» DOCUMENT PASSAGE:
——

= Lenton (surname) =

Lenton, or de Lenton is a surname, and Anglo-Norman gentry family, originating in the midlands of England. The family are believed to have originated in Lenton (originally spelled Lentone in the 1086 Domesday Book) in Nottinghamshire, the etymology of which is a "hamlet on the river Leen" (some historians have speculated the family may instead have come from Lenton in Lincolnshire, although this was recorded as "Lavintone" in the Domesday Book of 1086 and remained so until at least 1202, meaning "Leofa’s village").

==History==
While 'de Lenton' is postulated to be a habitational name, one theory suggests that the de Lenton's are descendants of William Peverel, founder of the Lenton Priory. One argument put forward in support of the theory is that Walter the Bishop of Coventry and Litchfield, son of Simon Peverel of 'Langton', took the name Walter de Langton - with the exact location of 'Langton' being uncertain. It is suggested that Langton may therefore be a corruption of Lenton or vice versa.

Gilbertus de Lentone is mentioned in the pipe rolls of Nottinghamshire in 1169.

In the 1100s Geoffrey de Lenton was recorded as a Magister (a title granted to someone with academic authority) witnessing a monastic grant in Staffordshire by Bishop Richard Peche.

In 1175 Everard de Lenton witnessed a grant of lands in Basford, Nottingham and Ashby Magna, Leicestershire.

In the 1180s Magister Geoffrey de Lenton witnesses the Charter of Gerard de Pucella bishop of Coventry to the monks of the Priory of Coventry, taking them under his protection and confirming to them the land on which their church was founded, together with the chapels pertaining to the same. The Chapel of St James at Willenhall was one of these chapels. This is the first written record which mentions the name of Willenhall.

Clemence de Lentone is later recorded as holding lands in Huntingdonshire and Derbyshire in the 1273 Hundred Rolls.

In 1289 Thomas de Lenton was serving as Seneschal to Walter de Wenlok, Abbott of Westminster Abbey. After his death Thomas would be buried in the graveyard at Westminster Abbey. On a later visit to the Vatican, Alexander de Pershore Archdeacon of Westminster would obtain a Papal Indulgence from Pope Boniface VIII for the soul of "his friend" Thomas.

——

[Rows from a dataset]

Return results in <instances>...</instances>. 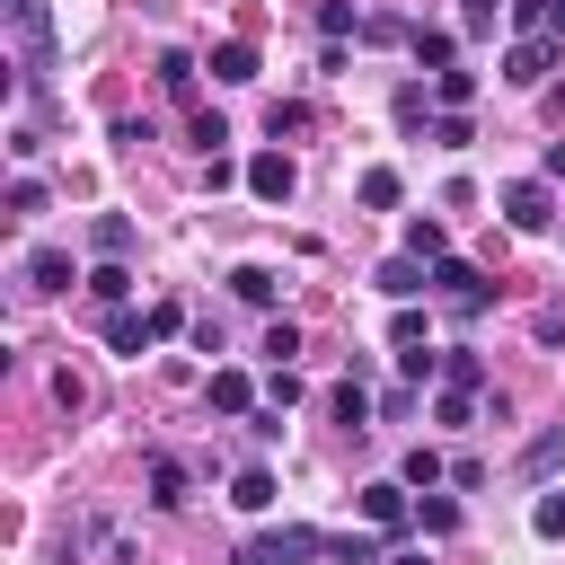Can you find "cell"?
<instances>
[{
    "mask_svg": "<svg viewBox=\"0 0 565 565\" xmlns=\"http://www.w3.org/2000/svg\"><path fill=\"white\" fill-rule=\"evenodd\" d=\"M230 565H274V556H265V547H238V556H230Z\"/></svg>",
    "mask_w": 565,
    "mask_h": 565,
    "instance_id": "obj_41",
    "label": "cell"
},
{
    "mask_svg": "<svg viewBox=\"0 0 565 565\" xmlns=\"http://www.w3.org/2000/svg\"><path fill=\"white\" fill-rule=\"evenodd\" d=\"M494 18H503V0H459V26L468 35H494Z\"/></svg>",
    "mask_w": 565,
    "mask_h": 565,
    "instance_id": "obj_34",
    "label": "cell"
},
{
    "mask_svg": "<svg viewBox=\"0 0 565 565\" xmlns=\"http://www.w3.org/2000/svg\"><path fill=\"white\" fill-rule=\"evenodd\" d=\"M230 503H238V512H265V503H274V477H265V468H238Z\"/></svg>",
    "mask_w": 565,
    "mask_h": 565,
    "instance_id": "obj_23",
    "label": "cell"
},
{
    "mask_svg": "<svg viewBox=\"0 0 565 565\" xmlns=\"http://www.w3.org/2000/svg\"><path fill=\"white\" fill-rule=\"evenodd\" d=\"M194 141H203V150H221V141H230V124H221L212 106H194Z\"/></svg>",
    "mask_w": 565,
    "mask_h": 565,
    "instance_id": "obj_38",
    "label": "cell"
},
{
    "mask_svg": "<svg viewBox=\"0 0 565 565\" xmlns=\"http://www.w3.org/2000/svg\"><path fill=\"white\" fill-rule=\"evenodd\" d=\"M441 371H450V388H477V380H486V362H477L468 344H459V353H441Z\"/></svg>",
    "mask_w": 565,
    "mask_h": 565,
    "instance_id": "obj_32",
    "label": "cell"
},
{
    "mask_svg": "<svg viewBox=\"0 0 565 565\" xmlns=\"http://www.w3.org/2000/svg\"><path fill=\"white\" fill-rule=\"evenodd\" d=\"M212 79L221 88H247L256 79V44H212Z\"/></svg>",
    "mask_w": 565,
    "mask_h": 565,
    "instance_id": "obj_11",
    "label": "cell"
},
{
    "mask_svg": "<svg viewBox=\"0 0 565 565\" xmlns=\"http://www.w3.org/2000/svg\"><path fill=\"white\" fill-rule=\"evenodd\" d=\"M256 353H265V362H274V371H282V362H291V353H300V327H291V318H274V327H265V344H256Z\"/></svg>",
    "mask_w": 565,
    "mask_h": 565,
    "instance_id": "obj_25",
    "label": "cell"
},
{
    "mask_svg": "<svg viewBox=\"0 0 565 565\" xmlns=\"http://www.w3.org/2000/svg\"><path fill=\"white\" fill-rule=\"evenodd\" d=\"M433 141H441V150H468L477 132H468V115H459V106H441V124H433Z\"/></svg>",
    "mask_w": 565,
    "mask_h": 565,
    "instance_id": "obj_31",
    "label": "cell"
},
{
    "mask_svg": "<svg viewBox=\"0 0 565 565\" xmlns=\"http://www.w3.org/2000/svg\"><path fill=\"white\" fill-rule=\"evenodd\" d=\"M88 291H97V309H124V300H132V274H124V265L106 256V265L88 274Z\"/></svg>",
    "mask_w": 565,
    "mask_h": 565,
    "instance_id": "obj_18",
    "label": "cell"
},
{
    "mask_svg": "<svg viewBox=\"0 0 565 565\" xmlns=\"http://www.w3.org/2000/svg\"><path fill=\"white\" fill-rule=\"evenodd\" d=\"M353 26H362V18H353V0H327V9H318V35H327V44H335V35H353Z\"/></svg>",
    "mask_w": 565,
    "mask_h": 565,
    "instance_id": "obj_29",
    "label": "cell"
},
{
    "mask_svg": "<svg viewBox=\"0 0 565 565\" xmlns=\"http://www.w3.org/2000/svg\"><path fill=\"white\" fill-rule=\"evenodd\" d=\"M397 194H406V177H397V168H362V203H371V212H388Z\"/></svg>",
    "mask_w": 565,
    "mask_h": 565,
    "instance_id": "obj_21",
    "label": "cell"
},
{
    "mask_svg": "<svg viewBox=\"0 0 565 565\" xmlns=\"http://www.w3.org/2000/svg\"><path fill=\"white\" fill-rule=\"evenodd\" d=\"M106 344H115V353H150V344H159V327H150V318H132V309H106Z\"/></svg>",
    "mask_w": 565,
    "mask_h": 565,
    "instance_id": "obj_8",
    "label": "cell"
},
{
    "mask_svg": "<svg viewBox=\"0 0 565 565\" xmlns=\"http://www.w3.org/2000/svg\"><path fill=\"white\" fill-rule=\"evenodd\" d=\"M406 256H424V265H433V256H450V230H441L433 212H415V221H406Z\"/></svg>",
    "mask_w": 565,
    "mask_h": 565,
    "instance_id": "obj_15",
    "label": "cell"
},
{
    "mask_svg": "<svg viewBox=\"0 0 565 565\" xmlns=\"http://www.w3.org/2000/svg\"><path fill=\"white\" fill-rule=\"evenodd\" d=\"M291 185H300V168H291L282 150H256V159H247V194H256V203H291Z\"/></svg>",
    "mask_w": 565,
    "mask_h": 565,
    "instance_id": "obj_4",
    "label": "cell"
},
{
    "mask_svg": "<svg viewBox=\"0 0 565 565\" xmlns=\"http://www.w3.org/2000/svg\"><path fill=\"white\" fill-rule=\"evenodd\" d=\"M406 494H415L406 477H380V486H362V521H371V530H406V521H415V503H406Z\"/></svg>",
    "mask_w": 565,
    "mask_h": 565,
    "instance_id": "obj_3",
    "label": "cell"
},
{
    "mask_svg": "<svg viewBox=\"0 0 565 565\" xmlns=\"http://www.w3.org/2000/svg\"><path fill=\"white\" fill-rule=\"evenodd\" d=\"M433 415H441V424H468V415H477V388H441Z\"/></svg>",
    "mask_w": 565,
    "mask_h": 565,
    "instance_id": "obj_33",
    "label": "cell"
},
{
    "mask_svg": "<svg viewBox=\"0 0 565 565\" xmlns=\"http://www.w3.org/2000/svg\"><path fill=\"white\" fill-rule=\"evenodd\" d=\"M88 238H97V256H124V247H132V221H124V212H106Z\"/></svg>",
    "mask_w": 565,
    "mask_h": 565,
    "instance_id": "obj_27",
    "label": "cell"
},
{
    "mask_svg": "<svg viewBox=\"0 0 565 565\" xmlns=\"http://www.w3.org/2000/svg\"><path fill=\"white\" fill-rule=\"evenodd\" d=\"M530 530H539V539H565V494H539V503H530Z\"/></svg>",
    "mask_w": 565,
    "mask_h": 565,
    "instance_id": "obj_28",
    "label": "cell"
},
{
    "mask_svg": "<svg viewBox=\"0 0 565 565\" xmlns=\"http://www.w3.org/2000/svg\"><path fill=\"white\" fill-rule=\"evenodd\" d=\"M335 565H388L380 539H335Z\"/></svg>",
    "mask_w": 565,
    "mask_h": 565,
    "instance_id": "obj_37",
    "label": "cell"
},
{
    "mask_svg": "<svg viewBox=\"0 0 565 565\" xmlns=\"http://www.w3.org/2000/svg\"><path fill=\"white\" fill-rule=\"evenodd\" d=\"M433 97H441V106H459V115H468V97H477V71H433Z\"/></svg>",
    "mask_w": 565,
    "mask_h": 565,
    "instance_id": "obj_24",
    "label": "cell"
},
{
    "mask_svg": "<svg viewBox=\"0 0 565 565\" xmlns=\"http://www.w3.org/2000/svg\"><path fill=\"white\" fill-rule=\"evenodd\" d=\"M9 18V44H18V79L44 88L53 79V0H0Z\"/></svg>",
    "mask_w": 565,
    "mask_h": 565,
    "instance_id": "obj_1",
    "label": "cell"
},
{
    "mask_svg": "<svg viewBox=\"0 0 565 565\" xmlns=\"http://www.w3.org/2000/svg\"><path fill=\"white\" fill-rule=\"evenodd\" d=\"M150 71H159V88H168V97H177V106H185V97H194V53H177V44H168V53H159V62H150Z\"/></svg>",
    "mask_w": 565,
    "mask_h": 565,
    "instance_id": "obj_14",
    "label": "cell"
},
{
    "mask_svg": "<svg viewBox=\"0 0 565 565\" xmlns=\"http://www.w3.org/2000/svg\"><path fill=\"white\" fill-rule=\"evenodd\" d=\"M539 35H556V44H565V0H539Z\"/></svg>",
    "mask_w": 565,
    "mask_h": 565,
    "instance_id": "obj_39",
    "label": "cell"
},
{
    "mask_svg": "<svg viewBox=\"0 0 565 565\" xmlns=\"http://www.w3.org/2000/svg\"><path fill=\"white\" fill-rule=\"evenodd\" d=\"M256 547H265V556H274V565H300V556H318V547H327V539H318V530H265V539H256Z\"/></svg>",
    "mask_w": 565,
    "mask_h": 565,
    "instance_id": "obj_12",
    "label": "cell"
},
{
    "mask_svg": "<svg viewBox=\"0 0 565 565\" xmlns=\"http://www.w3.org/2000/svg\"><path fill=\"white\" fill-rule=\"evenodd\" d=\"M265 406H282V415H291V406H300V380H291V362H282V371H274V380H265Z\"/></svg>",
    "mask_w": 565,
    "mask_h": 565,
    "instance_id": "obj_36",
    "label": "cell"
},
{
    "mask_svg": "<svg viewBox=\"0 0 565 565\" xmlns=\"http://www.w3.org/2000/svg\"><path fill=\"white\" fill-rule=\"evenodd\" d=\"M230 291H238L247 309H274V291H282V282H274V265H238V274H230Z\"/></svg>",
    "mask_w": 565,
    "mask_h": 565,
    "instance_id": "obj_16",
    "label": "cell"
},
{
    "mask_svg": "<svg viewBox=\"0 0 565 565\" xmlns=\"http://www.w3.org/2000/svg\"><path fill=\"white\" fill-rule=\"evenodd\" d=\"M406 44H415V62H424V71H459V44H450L441 26H415Z\"/></svg>",
    "mask_w": 565,
    "mask_h": 565,
    "instance_id": "obj_13",
    "label": "cell"
},
{
    "mask_svg": "<svg viewBox=\"0 0 565 565\" xmlns=\"http://www.w3.org/2000/svg\"><path fill=\"white\" fill-rule=\"evenodd\" d=\"M503 221H512V230H547V221H556V203H547V177H521V185H503Z\"/></svg>",
    "mask_w": 565,
    "mask_h": 565,
    "instance_id": "obj_5",
    "label": "cell"
},
{
    "mask_svg": "<svg viewBox=\"0 0 565 565\" xmlns=\"http://www.w3.org/2000/svg\"><path fill=\"white\" fill-rule=\"evenodd\" d=\"M335 424H353V433H362V424H371V388H362V380H353V371H344V380H335Z\"/></svg>",
    "mask_w": 565,
    "mask_h": 565,
    "instance_id": "obj_19",
    "label": "cell"
},
{
    "mask_svg": "<svg viewBox=\"0 0 565 565\" xmlns=\"http://www.w3.org/2000/svg\"><path fill=\"white\" fill-rule=\"evenodd\" d=\"M265 124H274V141H282V132H309V106H300V97H274Z\"/></svg>",
    "mask_w": 565,
    "mask_h": 565,
    "instance_id": "obj_30",
    "label": "cell"
},
{
    "mask_svg": "<svg viewBox=\"0 0 565 565\" xmlns=\"http://www.w3.org/2000/svg\"><path fill=\"white\" fill-rule=\"evenodd\" d=\"M26 291H71V247H26Z\"/></svg>",
    "mask_w": 565,
    "mask_h": 565,
    "instance_id": "obj_6",
    "label": "cell"
},
{
    "mask_svg": "<svg viewBox=\"0 0 565 565\" xmlns=\"http://www.w3.org/2000/svg\"><path fill=\"white\" fill-rule=\"evenodd\" d=\"M415 530H424V539H450V530H459V503L424 486V503H415Z\"/></svg>",
    "mask_w": 565,
    "mask_h": 565,
    "instance_id": "obj_17",
    "label": "cell"
},
{
    "mask_svg": "<svg viewBox=\"0 0 565 565\" xmlns=\"http://www.w3.org/2000/svg\"><path fill=\"white\" fill-rule=\"evenodd\" d=\"M212 415H256V380L247 371H212Z\"/></svg>",
    "mask_w": 565,
    "mask_h": 565,
    "instance_id": "obj_9",
    "label": "cell"
},
{
    "mask_svg": "<svg viewBox=\"0 0 565 565\" xmlns=\"http://www.w3.org/2000/svg\"><path fill=\"white\" fill-rule=\"evenodd\" d=\"M433 362H441V353H415V344H397V371H406V388H424V380H433Z\"/></svg>",
    "mask_w": 565,
    "mask_h": 565,
    "instance_id": "obj_35",
    "label": "cell"
},
{
    "mask_svg": "<svg viewBox=\"0 0 565 565\" xmlns=\"http://www.w3.org/2000/svg\"><path fill=\"white\" fill-rule=\"evenodd\" d=\"M556 459H565V424H547V433H539V441L521 450V477H547Z\"/></svg>",
    "mask_w": 565,
    "mask_h": 565,
    "instance_id": "obj_20",
    "label": "cell"
},
{
    "mask_svg": "<svg viewBox=\"0 0 565 565\" xmlns=\"http://www.w3.org/2000/svg\"><path fill=\"white\" fill-rule=\"evenodd\" d=\"M388 565H424V556H388Z\"/></svg>",
    "mask_w": 565,
    "mask_h": 565,
    "instance_id": "obj_42",
    "label": "cell"
},
{
    "mask_svg": "<svg viewBox=\"0 0 565 565\" xmlns=\"http://www.w3.org/2000/svg\"><path fill=\"white\" fill-rule=\"evenodd\" d=\"M185 486H194V477H185V459H168V450H159V459H150V503H159V512H177V503H185Z\"/></svg>",
    "mask_w": 565,
    "mask_h": 565,
    "instance_id": "obj_10",
    "label": "cell"
},
{
    "mask_svg": "<svg viewBox=\"0 0 565 565\" xmlns=\"http://www.w3.org/2000/svg\"><path fill=\"white\" fill-rule=\"evenodd\" d=\"M539 177H547V185L565 177V141H547V150H539Z\"/></svg>",
    "mask_w": 565,
    "mask_h": 565,
    "instance_id": "obj_40",
    "label": "cell"
},
{
    "mask_svg": "<svg viewBox=\"0 0 565 565\" xmlns=\"http://www.w3.org/2000/svg\"><path fill=\"white\" fill-rule=\"evenodd\" d=\"M35 212H44V177H18L9 185V221H35Z\"/></svg>",
    "mask_w": 565,
    "mask_h": 565,
    "instance_id": "obj_26",
    "label": "cell"
},
{
    "mask_svg": "<svg viewBox=\"0 0 565 565\" xmlns=\"http://www.w3.org/2000/svg\"><path fill=\"white\" fill-rule=\"evenodd\" d=\"M547 71H556V35H521V44H503V79H512V88H547Z\"/></svg>",
    "mask_w": 565,
    "mask_h": 565,
    "instance_id": "obj_2",
    "label": "cell"
},
{
    "mask_svg": "<svg viewBox=\"0 0 565 565\" xmlns=\"http://www.w3.org/2000/svg\"><path fill=\"white\" fill-rule=\"evenodd\" d=\"M371 282H380L388 300H415V291H433V265H424V256H388Z\"/></svg>",
    "mask_w": 565,
    "mask_h": 565,
    "instance_id": "obj_7",
    "label": "cell"
},
{
    "mask_svg": "<svg viewBox=\"0 0 565 565\" xmlns=\"http://www.w3.org/2000/svg\"><path fill=\"white\" fill-rule=\"evenodd\" d=\"M397 477H406V486H441V450H433V441H415V450L397 459Z\"/></svg>",
    "mask_w": 565,
    "mask_h": 565,
    "instance_id": "obj_22",
    "label": "cell"
}]
</instances>
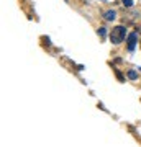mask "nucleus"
<instances>
[{"label": "nucleus", "mask_w": 141, "mask_h": 147, "mask_svg": "<svg viewBox=\"0 0 141 147\" xmlns=\"http://www.w3.org/2000/svg\"><path fill=\"white\" fill-rule=\"evenodd\" d=\"M115 74H116V79L120 80V82H125V77L121 75V72H120V70H116V69H115Z\"/></svg>", "instance_id": "4"}, {"label": "nucleus", "mask_w": 141, "mask_h": 147, "mask_svg": "<svg viewBox=\"0 0 141 147\" xmlns=\"http://www.w3.org/2000/svg\"><path fill=\"white\" fill-rule=\"evenodd\" d=\"M121 2H123V5H125V7H131V5H133V0H121Z\"/></svg>", "instance_id": "5"}, {"label": "nucleus", "mask_w": 141, "mask_h": 147, "mask_svg": "<svg viewBox=\"0 0 141 147\" xmlns=\"http://www.w3.org/2000/svg\"><path fill=\"white\" fill-rule=\"evenodd\" d=\"M105 18H107V20H113V18H115V11H107V13H105Z\"/></svg>", "instance_id": "3"}, {"label": "nucleus", "mask_w": 141, "mask_h": 147, "mask_svg": "<svg viewBox=\"0 0 141 147\" xmlns=\"http://www.w3.org/2000/svg\"><path fill=\"white\" fill-rule=\"evenodd\" d=\"M128 75H130V79H136V74L135 72H130Z\"/></svg>", "instance_id": "6"}, {"label": "nucleus", "mask_w": 141, "mask_h": 147, "mask_svg": "<svg viewBox=\"0 0 141 147\" xmlns=\"http://www.w3.org/2000/svg\"><path fill=\"white\" fill-rule=\"evenodd\" d=\"M125 33H126V30L123 26H115L112 30V34H110L112 42H113V44H120V42L125 39Z\"/></svg>", "instance_id": "1"}, {"label": "nucleus", "mask_w": 141, "mask_h": 147, "mask_svg": "<svg viewBox=\"0 0 141 147\" xmlns=\"http://www.w3.org/2000/svg\"><path fill=\"white\" fill-rule=\"evenodd\" d=\"M135 46H136V33H131L130 36H128V49L133 51Z\"/></svg>", "instance_id": "2"}]
</instances>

——

» EXERCISE REQUIREMENTS:
(A) List every person named in the Lenton surname history who bears the surname in the form "de Lenton" or "de Lentone."
(B) Continue the Lenton surname history from its final sentence.

» EXPECTED OUTPUTS:
(A) Gilbertus de Lentone, Geoffrey de Lenton, Everard de Lenton, Clemence de Lentone, Thomas de Lenton

(B)
Archdeacon Alexander de Pershore would become friends with Thomas de Lenton's kinsman, gentleman John de Lenton, a landowner, with property in Long Ditch, Westminster. John de Lenton, had a dislike for King Edward, and he and the Archdeacon would be involved in a plot to heist the Kings treasury, known as the 1303 Westminster Abbey Royal Treasury and Refectory raids. The treasure, possibly including Llywelyn's coronet, was stolen at a time the King could ill afford it, and found its way into the hands of people across London. Silver goblets were dredged from the Thames, and treasure found littering the churchyard, and in brothels and pawn shops. The raids caused outrage, as the Archdeacon and several monks were soon suspected of having committing an 'inside job' on the King's treasury, in the supposedly impregnable Pyx Chamber of Westminster Abbey. The King imprisoned the Abbott and Monks at the Tower of London, but they were released when accomplice Richard of Pudlicott, signed a false confession. From further investigations however, John de Lenton became suspected of involvement. He was found in possession of a key to the Abbey refectory, and was indicted. Much of the treasure was recovered and the crown jewels would be moved to the Tower of London thereafter.

In 1385 John Lenton served as Member of Parliament for Shoreham a Royal Port and one of the most important Channel ports in 12th and 13th centuries.

In the reign of King Edward the Second, Robert, son of Geoffrey de Lenton, granted to John de Henovere, the burgess of Nottingham', two selions of arable land. On June 25, 1301, Roger, son of William de Lenton, granted to Hugh de Wolaton, of Nottingham, half an acre of arable land in the fields of Lenton and Radford.

William, son of William de Lenton received a grant of land in Nottingham from Henry, Abbott of Rufford Abbey, witnessed by William de Normanton Mayor of Nottingham around 1300.

Simon de Lenton, served as Bailiff of the City of Nottingham from 1327, to 1328, while William de Lenton, served as sacrist of Lichfield Cathedral before Roger le Mareschall assumed the office in 1346.

In 1350, for his good service in the Kings wars in France, Robert de Lenton of Nottinghamshire petitioned Edward III for a pardon, for the death of John de Swanewyke.

In Derbyshire the de Lenton's historically held several locally prominent clergical roles, with members of the family serving as Vicars in Ashbourne from 1333 to 1349, rector of St Mary's Church in Ilkeston in 1351.

In the reign of Edward I, William de Lenton, while serving as the custodian of Tutbury Castle, was attacked and killed by prisoner William de Tyssynton with an axe. John de Lenton served Henry VI as Reeve in Bonsall in the 1460s (part of the Honour of Tutbery).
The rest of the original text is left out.